▸ Exercise directions:
An image-free reproduction of the data below is needed: print it exactly.

[Supplied entries — start]

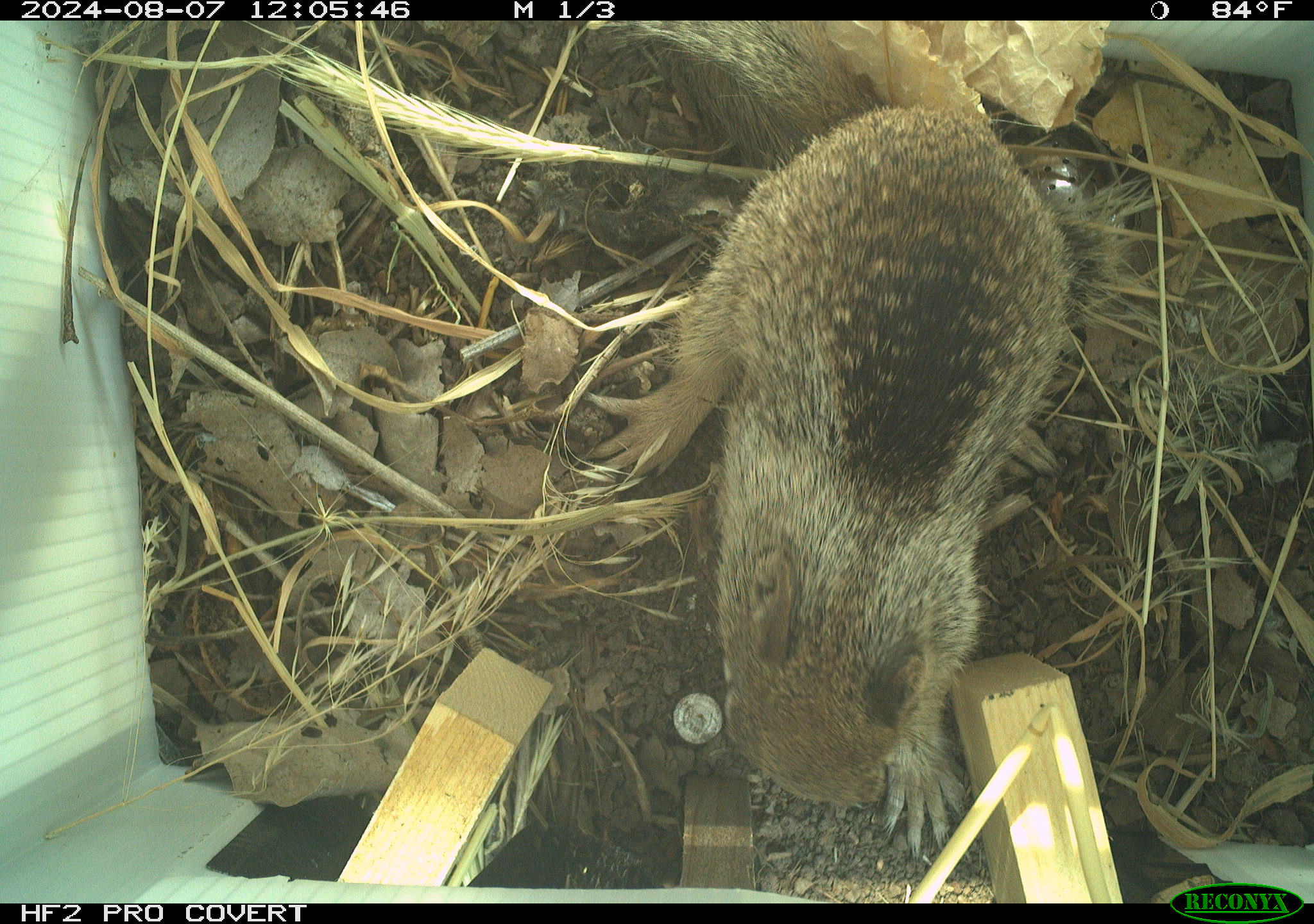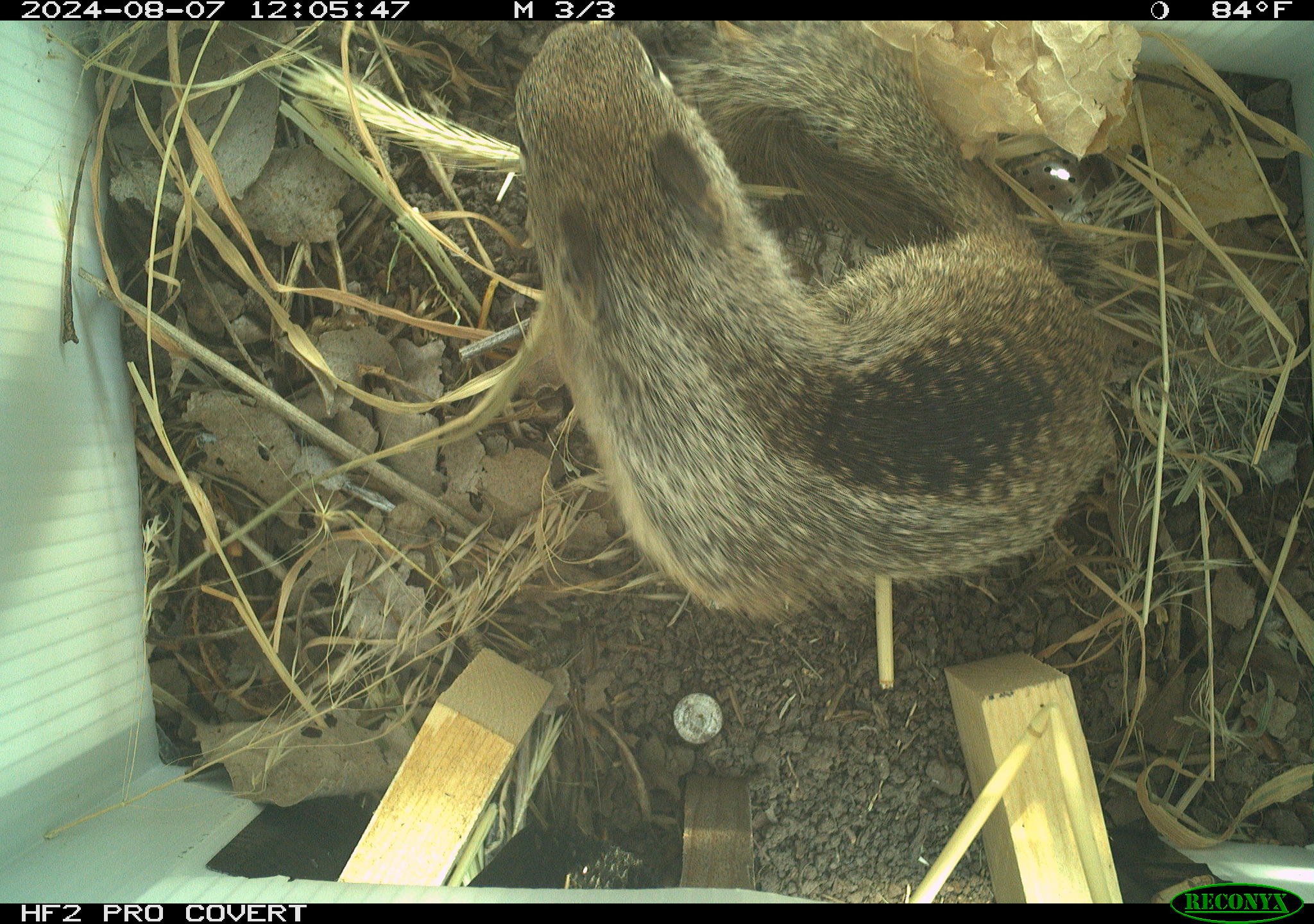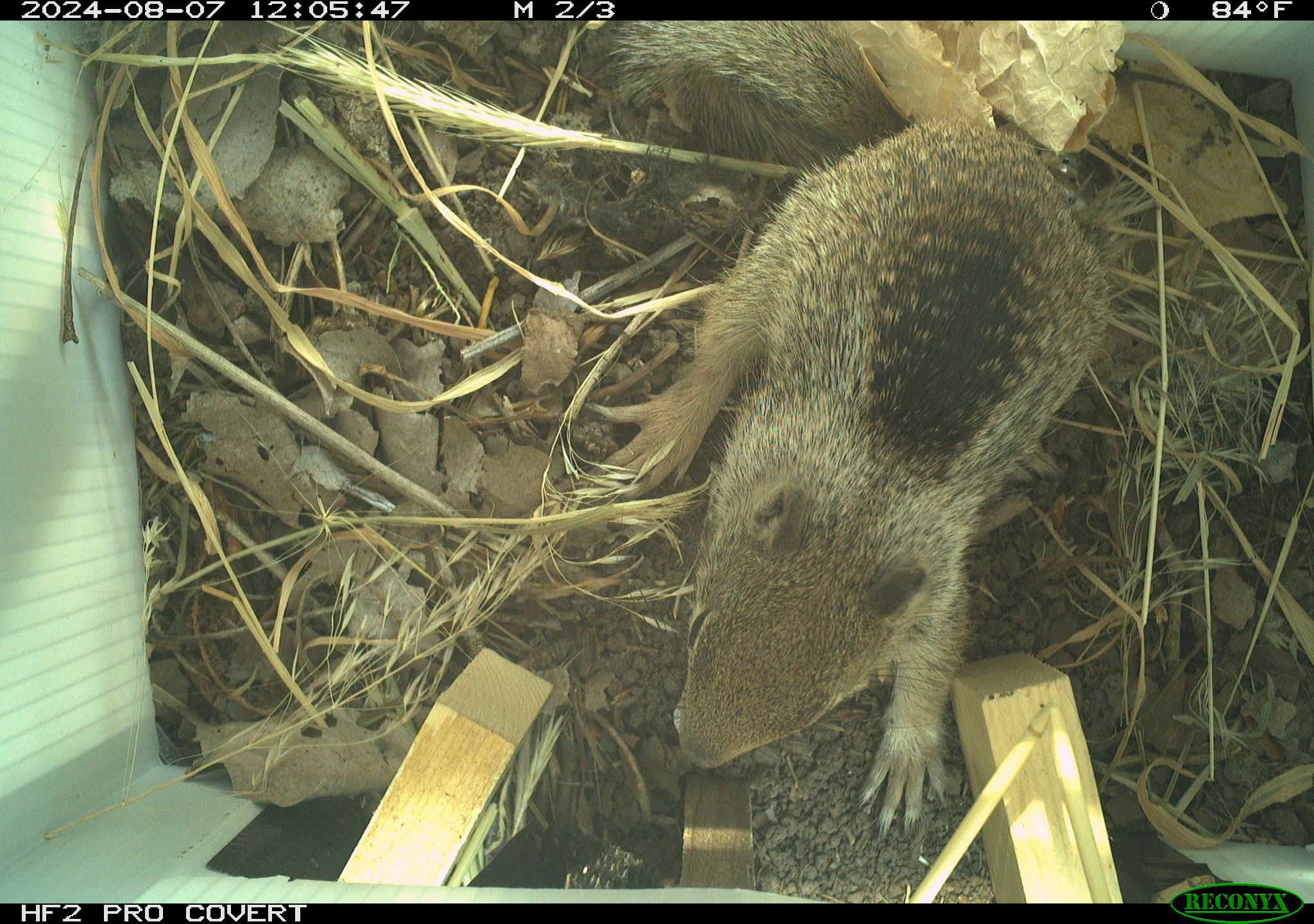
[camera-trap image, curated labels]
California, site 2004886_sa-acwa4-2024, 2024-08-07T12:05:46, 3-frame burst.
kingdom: Animalia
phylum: Chordata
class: Mammalia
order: Rodentia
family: Sciuridae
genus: Otospermophilus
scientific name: Otospermophilus beecheyi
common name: california ground squirrel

[Supplied entries — finish]

▸ Your solution:
[camera-trap image, curated labels]
California, site 2004886_sa-acwa4-2024, 2024-08-07T12:05:46, 3-frame burst.
kingdom: Animalia
phylum: Chordata
class: Mammalia
order: Rodentia
family: Sciuridae
genus: Otospermophilus
scientific name: Otospermophilus beecheyi
common name: california ground squirrel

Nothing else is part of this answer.